▶ Task prompt
Straight copy, no pictures: transcribe each entry as it stands.

[[ Data extract open ]]

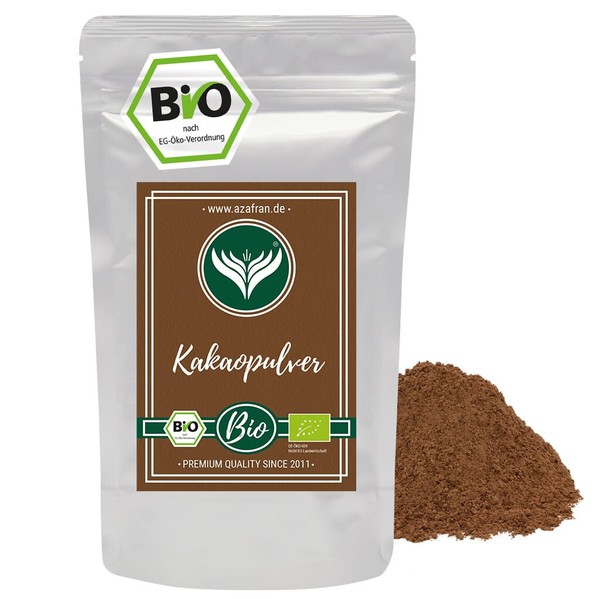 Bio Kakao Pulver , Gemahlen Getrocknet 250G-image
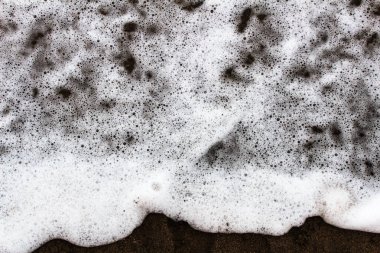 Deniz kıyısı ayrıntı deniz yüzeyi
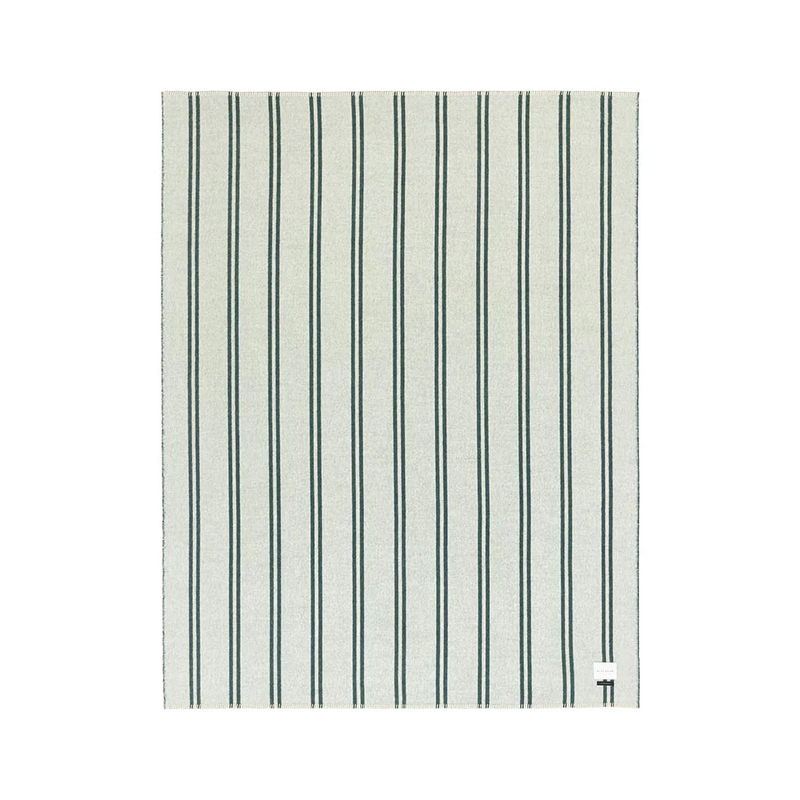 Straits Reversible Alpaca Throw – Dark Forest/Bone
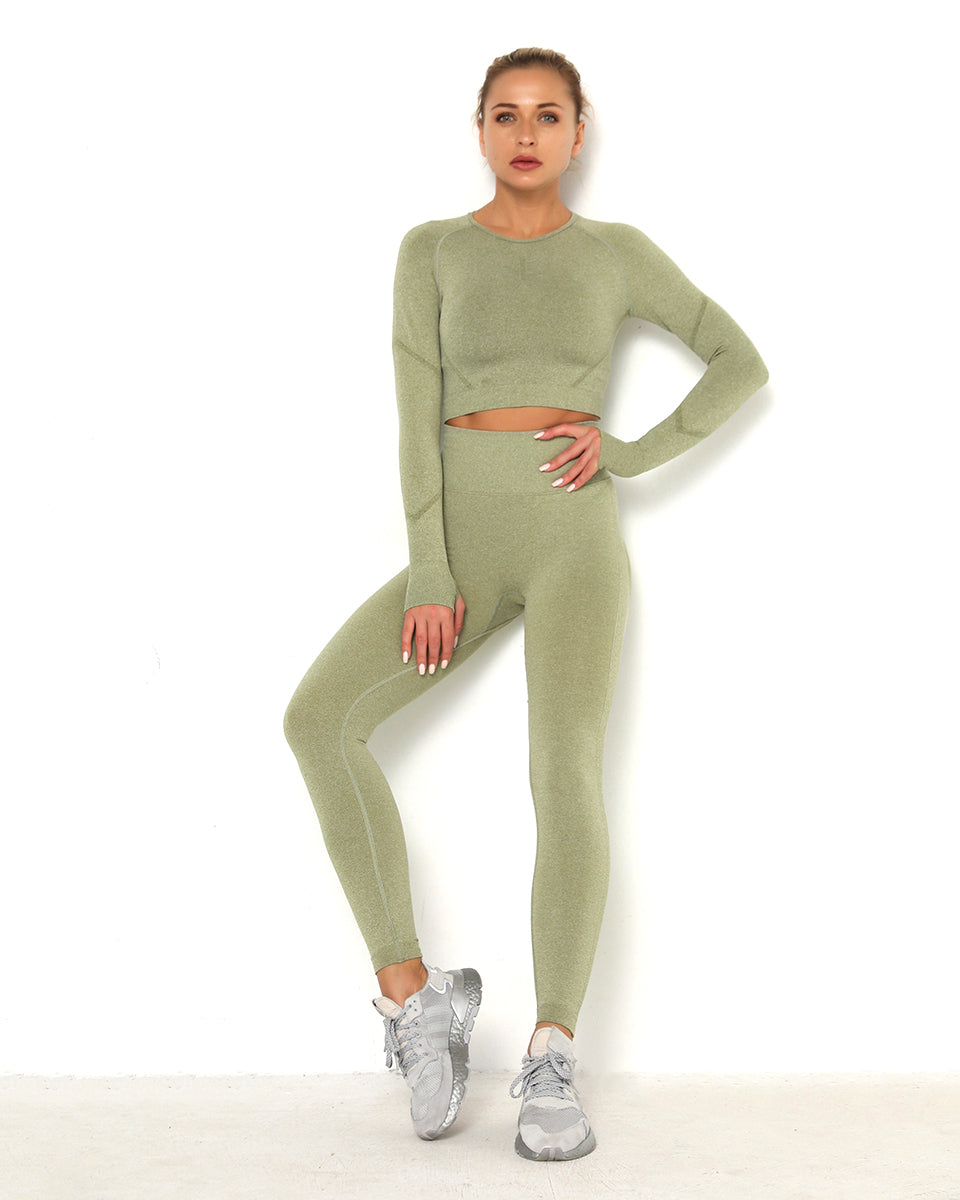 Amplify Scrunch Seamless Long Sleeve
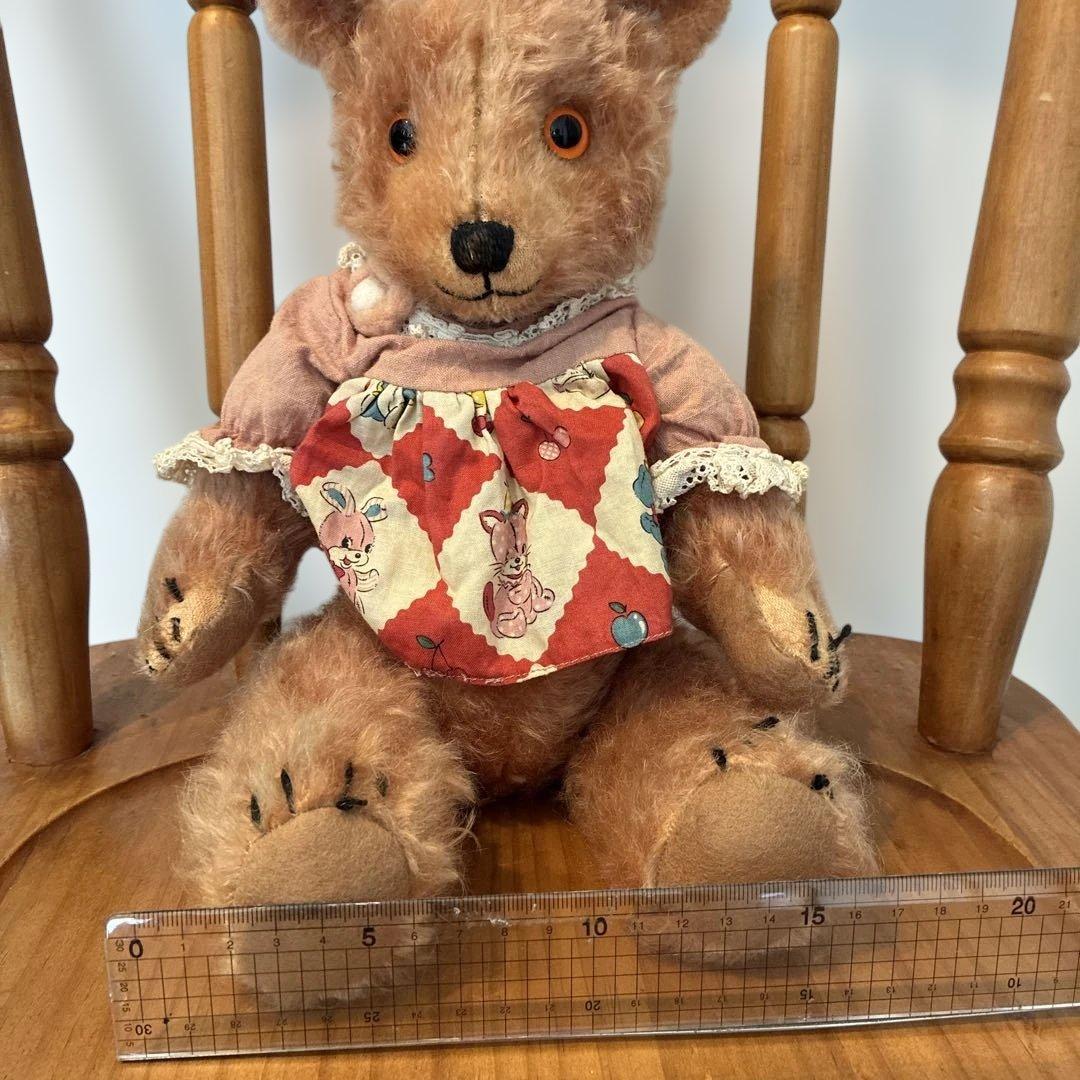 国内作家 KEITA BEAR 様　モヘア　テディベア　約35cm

[[ Data extract closed ]]

▶ Answer space
 Bio Kakao Pulver , Gemahlen Getrocknet 250G-image
 Deniz kıyısı ayrıntı deniz yüzeyi
 Straits Reversible Alpaca Throw – Dark Forest/Bone
 Amplify Scrunch Seamless Long Sleeve
 国内作家 KEITA BEAR 様　モヘア　テディベア　約35cm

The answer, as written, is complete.